Controlling Remote Agents from Google App Engine

A month or so ago I was brainstorming ideas related to Google App Engine (GAE), as I had been wanting a reason to play with it for a while. One idea that stuck was connecting a remote Python process to GAE via Pushy, so we could either control GAE or GAE could control the remote process. I'm still working on the C/Python Preprocessor thingy, but I took a break from that this weekend to look into the possibility of a GAE Pushy transport.

So yesterday morning I signed up for an account, and started tinkering. I had been reading the docs already, and I figured there were a few possible approaches:

  • The obvious: use HTTP. This has one major drawback in that it is inherently synchronous and wholly driven by the client.

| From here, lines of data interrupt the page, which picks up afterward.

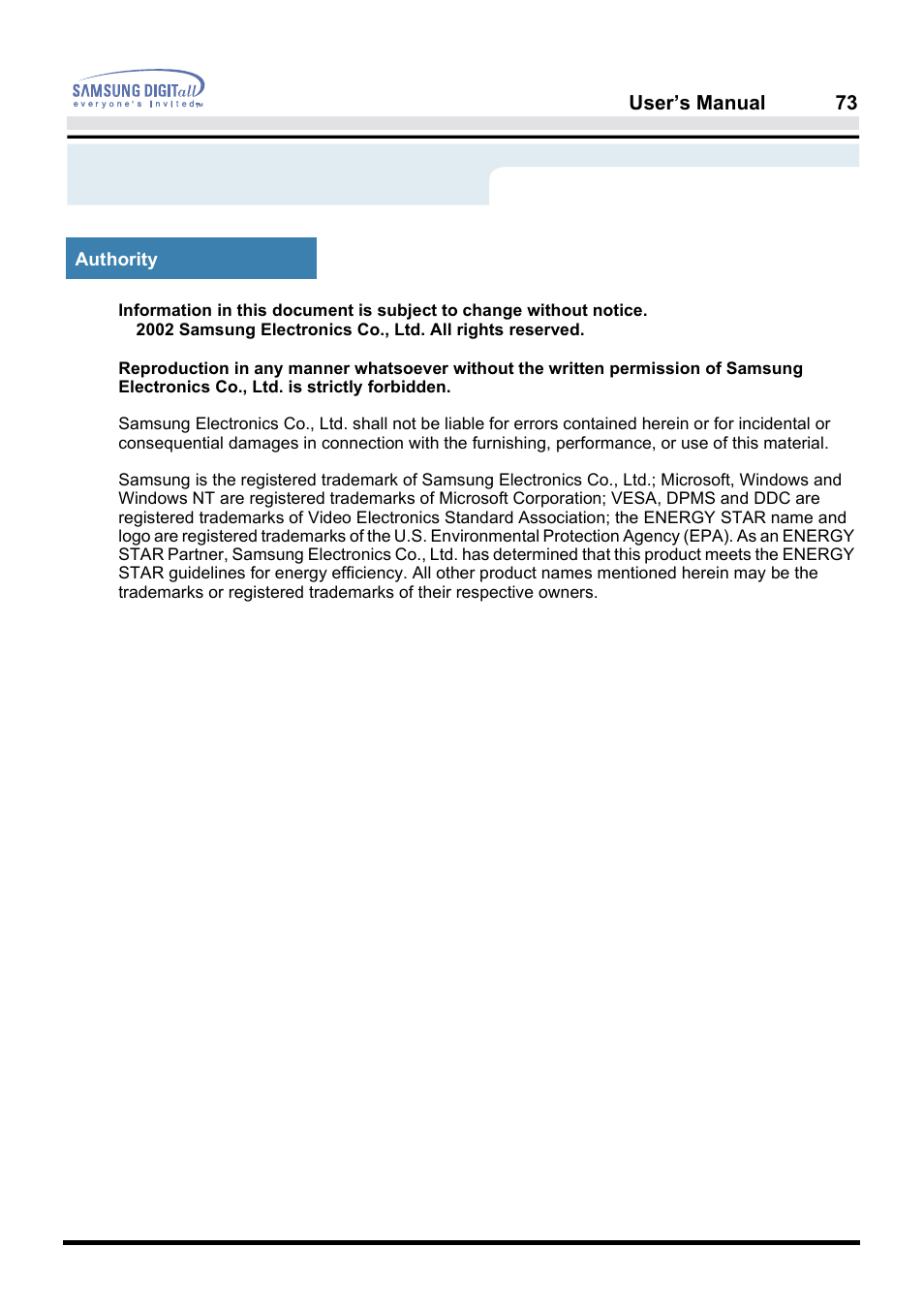 SAMSUNG DIGITall
everyone's invited™

User's Manual 73

Authority

Information in this document is subject to change without notice.
2002 Samsung Electronics Co., Ltd. All rights reserved.

Reproduction in any manner whatsoever without the written permission of Samsung Electronics Co., Ltd. is strictly forbidden.

Samsung Electronics Co., Ltd. shall not be liable for errors contained herein or for incidental or consequential damages in connection with the furnishing, performance, or use of this material.

Samsung is the registered trademark of Samsung Electronics Co., Ltd.; Microsoft, Windows and Windows NT are registered trademarks of Microsoft Corporation; VESA, DPMS and DDC are registered trademarks of Video Electronics Standard Association; the ENERGY STAR name and logo are registered trademarks of the U.S. Environmental Protection Agency (EPA). As an ENERGY STAR Partner, Samsung Electronics Co., Ltd. has determined that this product meets the ENERGY STAR guidelines for energy efficiency. All other product names mentioned herein may be the trademarks or registered trademarks of their respective owners.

Moreover, GAE only allows request handlers around 30s to complete, so no kind of fancy long-polling is possible here.
  • Channel API. This sounds like the right kind of thing to use, but it's aimed at interacting with Javascript in a webpage.
  • XMPP. Huh? Isn't that for instant messaging? Exactly. The client (remote Python process) and server (GAE) are peers in XMPP, and either one can initiate sending messages to the other. Let's look into this a bit more...
So I did a quick search for Python XMPP libraries, and a few came up. I settled on xmpppy, but to be honest I didn't find any of them particularly compelling. The APIs are a bit clunky. Anyway, the approach I took was to have an XMPP handler in my GAE application create a persistent Pushy connection object associated with a pair of read/write files that wrapped the XMPP API. When an XMPP message came in, the application would extract the Pushy request from base-64 encoded body of the message, and return the result in a similar manner.

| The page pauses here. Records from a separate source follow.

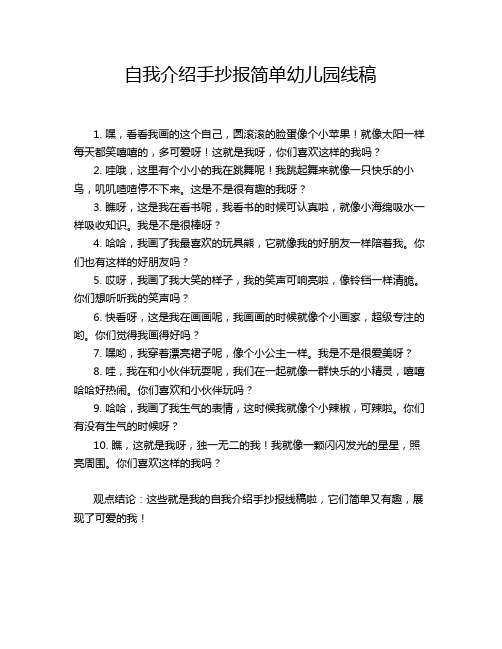 自我介绍手抄报简单幼儿园线稿

1. 嘿，看看我画的这个自己，圆滚滚的脸蛋像个小苹果！就像太阳一样每天都笑嘻嘻的，多可爱呀！这就是我呀，你们喜欢这样的我吗？

2. 哇哦，这里有个小小的我在跳舞呢！我跳起舞来就像一只快乐的小鸟，叽叽喳喳停不下来。这是不是很有趣的我呀？

3. 瞧呀，这是我在看书呢，我看书的时候可认真啦，就像小海绵吸水一样吸收知识。我是不是很棒呀？

4. 哈哈，我画了我最喜欢的玩具熊，它就像我的好朋友一样陪着我。你们也有这样的好朋友吗？

5. 哎呀，我画了我大笑的样子，我的笑声可响亮啦，像铃铛一样清脆。你们想听听我的笑声吗？

6. 快看呀，这是我在画画呢，我画画的时候就像个小画家，超级专注的哟。你们觉得我画得好吗？

7. 嘿哟，我穿着漂亮裙子呢，像个小公主一样。我是不是很爱美呀？

8. 哇，我在和小伙伴玩耍呢，我们在一起就像一群快乐的小精灵，嘻嘻哈哈好热闹。你们喜欢和小伙伴玩吗？

9. 哈哈，我画了我生气的表情，这时候我就像个小辣椒，可辣啦。你们有没有生气的时候呀？

10. 瞧，这就是我呀，独一无二的我！我就像一颗闪闪发光的星星，照亮周围。你们喜欢这样的我吗？

观点结论：这些就是我的自我介绍手抄报线稿啦，它们简单又有趣，展现了可爱的我！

And it worked, but only just. I had to make a few hacks to Pushy to get all of this work. There were some oddities I had to work around, such as the "eval" built-in in GAE's Python not taking any keyword arguments. Unfortunately, I don't think this particular transport is very useful in the flaky state it's in at the moment. Also, it's not terribly valuable to build a transport to control a GAE application, since other APIs exist for that purpose (ProtoRPC, remote_api). More useful would be to have the GAE application control the remote process without the need for polling. I'll be looking into this further.